JavaScript Standards
Following are the JavaScript Standard requirements:
- Inline JavaScript is not allowed.
- Variables are not allowed in the global scope unless absolutely necessary.
- If defined in the global scope, all functions and variables should be prefixed with a unique identifier.
- Document reflows should be minimized as much as possible.
- Follow JavaScript identifier naming guidelines, such as:
- camelCase for most identifiers (no underscore_naming)
- PascalCase for constructor functions
- Multiple DOM changes need to be applied as a single operation or after removing the entire DOM fragment, updating the elements and inserting it back.
- Blocks should always utilize braces. The opening brace should be on the same line as the function definition, the conditional, or the loop. The closing brace should be on the line directly following the last statement of the block.
- Unbind all event handlers before binding.
- All variable declarations need not be present at the top.
- If a global is absolutely needed and created within a function, it should be explicitly created by prepending window (as opposed to omitting the var keyword).
- All variables need to be declared and initialized before being used.
- Strict equality checks === must be used in favor of abstract equality checks ==.
- There are some good reasons to nest a function in another function, but nested functions are more often used incorrectly and incur a performance hit.
- The parseInt() function can return undesired and/or unexpected results if the radix is not supplied.
- It is not an error (yet), but redeclaring local variables is considered bad practice.
- A named function needs to be used when binding the same function to more than three elements instead of an anonymous function.
- Use of eval isn't allowed.
- Semi-colons for line termination is mandatory.
- The code shouldn't generate any errors or notices in the development console.
- Objects that are created as a result of a function call should be stored in a variable if said object is used more than once in the same level of scope.
- Use of cutting edge JavaScript APIs is allowed as long as it's clearly mentioned in the description.
- Provided code needs to pass JSHint with default options and with strict mode turned on.
CSS Standards
Following are the CSS standard requirements:
- Classes are recommended instead of IDs.
- A table of contents at the top of the stylesheet to act as a guide is required.
- Excessively specific selectors which drastically affects performance should be avoided.
- Authors can bundle LESS/SASS stylesheets as long as the native CSS version is included.
- Inline CSS styles are not allowed in the markup.
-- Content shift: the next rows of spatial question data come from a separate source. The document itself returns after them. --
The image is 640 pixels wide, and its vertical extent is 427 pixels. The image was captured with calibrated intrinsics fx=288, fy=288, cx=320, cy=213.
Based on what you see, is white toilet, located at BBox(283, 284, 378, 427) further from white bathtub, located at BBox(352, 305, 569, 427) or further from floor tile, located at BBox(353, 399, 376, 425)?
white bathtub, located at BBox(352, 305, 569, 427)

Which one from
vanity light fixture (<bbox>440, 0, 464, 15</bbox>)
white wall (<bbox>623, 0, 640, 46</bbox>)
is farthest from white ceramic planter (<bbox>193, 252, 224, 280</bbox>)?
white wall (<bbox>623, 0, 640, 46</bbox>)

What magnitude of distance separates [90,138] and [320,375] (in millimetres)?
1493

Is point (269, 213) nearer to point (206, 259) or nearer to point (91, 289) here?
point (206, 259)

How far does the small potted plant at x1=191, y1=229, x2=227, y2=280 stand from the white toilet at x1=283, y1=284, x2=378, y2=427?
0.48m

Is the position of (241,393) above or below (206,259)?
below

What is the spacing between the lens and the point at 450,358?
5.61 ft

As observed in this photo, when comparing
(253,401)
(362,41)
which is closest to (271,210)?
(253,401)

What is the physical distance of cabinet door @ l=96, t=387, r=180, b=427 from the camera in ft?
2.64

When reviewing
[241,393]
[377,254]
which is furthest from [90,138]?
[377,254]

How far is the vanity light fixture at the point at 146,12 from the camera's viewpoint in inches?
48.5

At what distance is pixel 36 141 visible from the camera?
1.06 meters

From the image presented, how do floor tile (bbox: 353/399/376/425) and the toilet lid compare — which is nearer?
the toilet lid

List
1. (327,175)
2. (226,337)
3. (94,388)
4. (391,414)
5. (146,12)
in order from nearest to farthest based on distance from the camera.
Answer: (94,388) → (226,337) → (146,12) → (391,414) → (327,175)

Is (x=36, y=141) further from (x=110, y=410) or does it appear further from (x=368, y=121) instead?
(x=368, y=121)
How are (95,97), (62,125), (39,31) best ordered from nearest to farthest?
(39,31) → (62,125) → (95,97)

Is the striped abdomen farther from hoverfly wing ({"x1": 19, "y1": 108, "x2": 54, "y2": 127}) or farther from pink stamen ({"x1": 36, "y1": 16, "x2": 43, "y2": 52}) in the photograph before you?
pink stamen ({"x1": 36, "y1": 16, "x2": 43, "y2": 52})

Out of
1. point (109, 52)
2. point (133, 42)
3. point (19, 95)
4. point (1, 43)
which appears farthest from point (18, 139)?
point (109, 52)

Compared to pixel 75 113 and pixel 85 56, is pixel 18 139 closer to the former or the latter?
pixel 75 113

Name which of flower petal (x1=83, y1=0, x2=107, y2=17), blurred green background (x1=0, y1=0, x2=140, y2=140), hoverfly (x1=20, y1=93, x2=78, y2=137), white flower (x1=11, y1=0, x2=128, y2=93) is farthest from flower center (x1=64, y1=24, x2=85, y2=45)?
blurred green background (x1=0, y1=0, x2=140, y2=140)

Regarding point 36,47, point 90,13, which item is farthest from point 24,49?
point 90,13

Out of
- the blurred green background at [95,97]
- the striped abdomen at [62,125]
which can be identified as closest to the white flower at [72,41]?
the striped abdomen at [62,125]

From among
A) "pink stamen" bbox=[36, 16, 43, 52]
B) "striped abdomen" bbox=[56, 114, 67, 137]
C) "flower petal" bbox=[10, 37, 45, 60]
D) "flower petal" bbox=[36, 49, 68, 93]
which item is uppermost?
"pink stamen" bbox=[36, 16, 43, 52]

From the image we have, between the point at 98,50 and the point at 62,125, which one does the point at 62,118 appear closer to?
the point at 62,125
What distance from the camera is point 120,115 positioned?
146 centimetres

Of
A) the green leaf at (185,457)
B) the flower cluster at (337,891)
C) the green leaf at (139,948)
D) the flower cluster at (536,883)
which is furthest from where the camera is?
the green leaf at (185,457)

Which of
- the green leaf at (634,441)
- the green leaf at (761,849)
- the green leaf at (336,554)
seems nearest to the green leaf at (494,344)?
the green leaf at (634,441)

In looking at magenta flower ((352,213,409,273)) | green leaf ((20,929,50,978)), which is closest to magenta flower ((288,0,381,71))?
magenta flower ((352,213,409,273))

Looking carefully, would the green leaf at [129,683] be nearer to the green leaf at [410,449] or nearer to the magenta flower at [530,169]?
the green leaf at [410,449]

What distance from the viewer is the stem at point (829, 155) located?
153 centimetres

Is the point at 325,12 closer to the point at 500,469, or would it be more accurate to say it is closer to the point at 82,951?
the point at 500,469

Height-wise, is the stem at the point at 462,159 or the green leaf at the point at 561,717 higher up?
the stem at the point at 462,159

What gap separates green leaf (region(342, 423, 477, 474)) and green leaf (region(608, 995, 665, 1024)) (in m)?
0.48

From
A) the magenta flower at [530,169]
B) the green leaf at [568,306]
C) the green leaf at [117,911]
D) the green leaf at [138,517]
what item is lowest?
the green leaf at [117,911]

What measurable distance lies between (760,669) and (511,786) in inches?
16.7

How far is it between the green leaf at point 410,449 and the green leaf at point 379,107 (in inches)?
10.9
- IDs and classes need to be appropriately named and follow a naming convention.
- Use human readable selectors that describe what element(s) they style.
- Refrain from using over-qualified selectors, div.container can simply be stated as .container.
- Keep media queries grouped by media at the bottom of the stylesheet.
- External CSS file is required.
- Comments to denote opening and closing of sections is required since it promotes usability and ease of customization.
- The use of @import should be avoided.
- The !important keyword should not be used unless strictly necessary.
- When using CSS (or JavaScript) to manipulate elements, you must make sure that only your elements are affected. For example, when applying CSS to jQuery UI elements you’ve added to a page, you must make sure any jQuery UI elements that may be added by another item are not affected.